Some other plants, particularly some species of ferns, are able to close up at the slightest physical contact, clenching up and protecting their leaves, and hanging low, as though it were dying or sick. This makes the plant look less appealing, often helping it avoid any further predation until the threat has passed, when it will reopen its leaves and flourish in the sunlight once again.
However, these topical defenses are nothing compared to the physically mobile nature of certain carnivorous plants, such as the Pitcher plant, Drosera, or Venus Flytrap, but going into those fascinating and aggressive plants is beyond the scope of this article. The last thing I’ll say is that those plants are anything but helpless, and have some of the most fascinating adaptations in the natural world.
Not all plants choose to show their defenses “on their sleeve”, per se, but instead rely on complex chemical reactions and lightning-fast delivery systems to ward off would-be diners. The leaves, plants, flowers and stems of certain plants are delicious food sources for animals, but insects masticate more plant matter than mammalian herbivores – by a LONG shot. It is firmly believed that insects represent more biomass than any other mammals, outnumbering humans alone by 200,000,000:1. Therefore, since insects can easily crawl around thorns, prickles, and spines, defenses on a cellular level are required.

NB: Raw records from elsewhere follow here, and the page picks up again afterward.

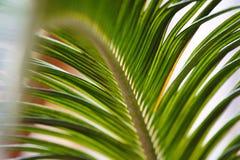 Дерево лист Стоковые Изображения RF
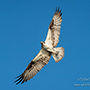 Osprey wingspan in flight with blue sky © Nikhil Bahl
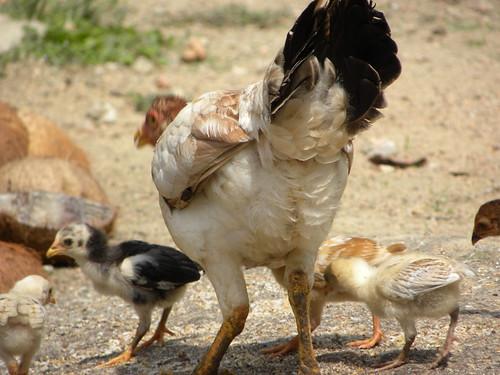 Punggung Ayam lah pulak..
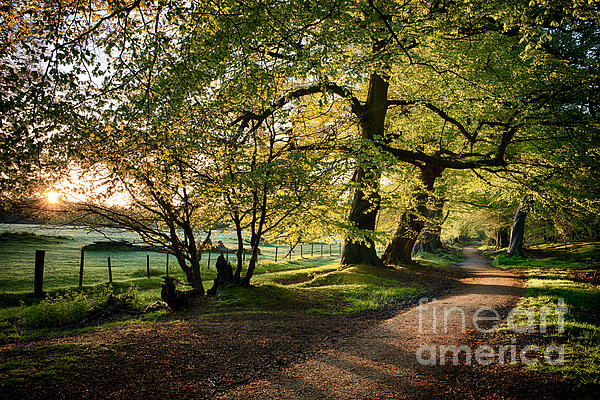 Avenue Of Light Print by Tim Gainey
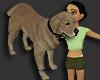 Dog AVI F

Many plants will allow an insect to take an initial bite or two, but it might just be their last meal. For instance, specialized cells on the surface of many plants will instantaneously release unpleasant chemicals when they are breached or consumed, making the taste unpalatable or even poisonous to the insect. Other plants release sticky sap or liquid that traps the insect in place, where they will eventually die or be eaten by a larger predator looking for an easy, incapacitated snack.

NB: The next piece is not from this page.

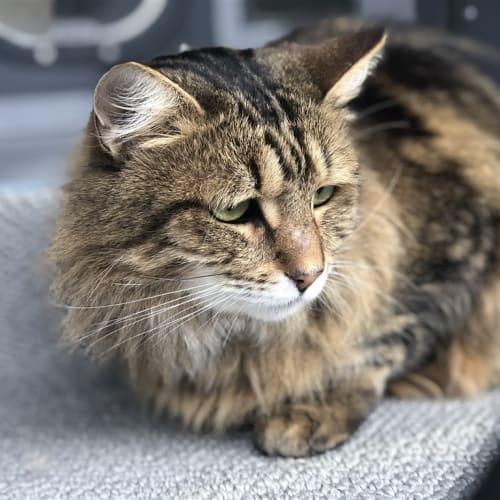 Lana - Domestic Medium Hair Cat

Idioblasts are some of the coolest types of these specialized cells. When the cells are punctured or broken, they release barbed crystals into the mouths of the hungry insects, as well as venom that can paralyze or kill a hungry insect. These idioblasts cover much of the surface of the plants, acting as “land mines” for any tiny herbivores that can avoid spines and prickles.

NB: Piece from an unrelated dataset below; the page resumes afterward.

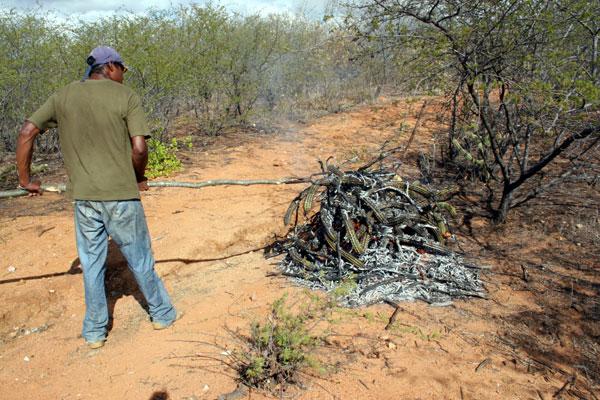 Esta já é considerada a pior seca dos últimos 30 anos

Plants may not be able to speak, but there are other ways to communicate and collaborate with the rest of the world. For example, when certain plants are under attack, the stress of that munching insect stimulates the release of powerful airborne chemicals that attract a variety of larger predators, such as wasps, dragonflies or even small mammals and lizards. These animals will be drawn to the plant that is being eaten, where it can make quick work of the irritating insects doing the damage. This is a type of chemical signaling, but the social aspect – essentially direct communication with other species – makes this defensive mechanism a thing of wonder.
Finally, many plant species have long-standing arrangements with some insects, in a relationship called commensalism. This is particularly prevalent in large trees, namely in South America, where species of vicious ants will take up residence on a tree, which houses and feeds them, and has no negative effects on these “invaders”. In exchange for room and board, the ants will defend the tree to the death, against other insects, birds, larger mammals and even plants that attempt to steal the tree’s sunlight.
As you can see, plants are far from the vulnerable salad fodder that we so often think of them as. In fact, most plants are better equipped than humans to fend off the environmental threats they face. I suppose it’s a good thing that humans have houses, air conditioning, insect spray and fences!